* Exercise brief: What lines of the data below hold the string "Resistor"? Copy each one out.

* Given data:
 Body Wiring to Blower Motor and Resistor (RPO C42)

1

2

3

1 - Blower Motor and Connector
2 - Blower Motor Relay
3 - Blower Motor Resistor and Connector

...

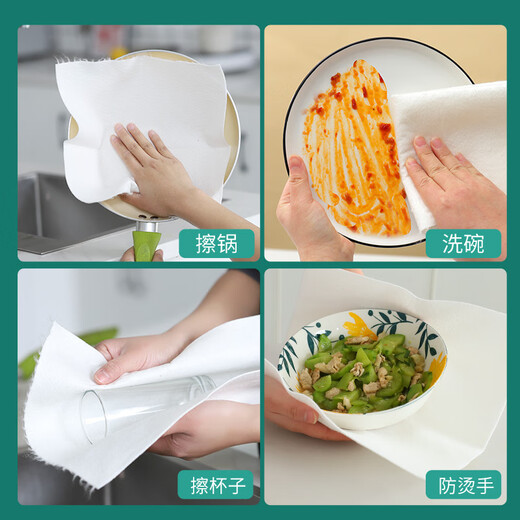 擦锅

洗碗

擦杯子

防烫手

* * *

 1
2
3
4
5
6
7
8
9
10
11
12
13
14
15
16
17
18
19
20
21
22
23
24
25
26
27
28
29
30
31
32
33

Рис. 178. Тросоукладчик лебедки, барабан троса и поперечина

* Solution to this exercise:
 Body Wiring to Blower Motor and Resistor (RPO C42)
3 - Blower Motor Resistor and Connector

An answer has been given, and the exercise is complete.